## Lista de exercícios
A. Extraia, sem alterações, o trecho do texto sobre Monteiro Lobato que se inicia nas palavras que contêm "Monteiro Lobato era" e se encerra em "por esse problema.".
B. De acordo com o texto sobre Monteiro Lobato, qual é a ocupação de Afonso Nascimento?

## Texto do documento
Monteiro Lobato era racista?

Afonso Nascimento – Professor de Direito da UFS

José Bento Monteiro Lobato é um dos mais importantes escritores racistas na história da literatura do Brasil. Essa é uma afirmação muito forte, especialmente porque gerações de brasileiros e de brasileiras têm ouvido e lido as histórias de Lobato que seus pais leram e suas professoras e seus professores podem ter recomendado como leitura. Em suma, muita gente leu livros racistas de uma pessoa e de um escritor racista. Eu não tive que passar por esse problema.

## Trecho dos dados

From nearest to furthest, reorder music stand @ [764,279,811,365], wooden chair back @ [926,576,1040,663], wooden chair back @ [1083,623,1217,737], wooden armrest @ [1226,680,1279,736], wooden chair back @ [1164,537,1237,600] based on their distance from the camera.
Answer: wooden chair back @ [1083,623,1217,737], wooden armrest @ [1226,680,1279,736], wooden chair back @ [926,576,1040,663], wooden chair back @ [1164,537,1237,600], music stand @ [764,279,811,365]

## Respostas por exercício
A.
Monteiro Lobato era racista?

Afonso Nascimento – Professor de Direito da UFS

José Bento Monteiro Lobato é um dos mais importantes escritores racistas na história da literatura do Brasil. Essa é uma afirmação muito forte, especialmente porque gerações de brasileiros e de brasileiras têm ouvido e lido as histórias de Lobato que seus pais leram e suas professoras e seus professores podem ter recomendado como leitura. Em suma, muita gente leu livros racistas de uma pessoa e de um escritor racista. Eu não tive que passar por esse problema.

B. Afonso Nascimento é professor de Direito da UFS.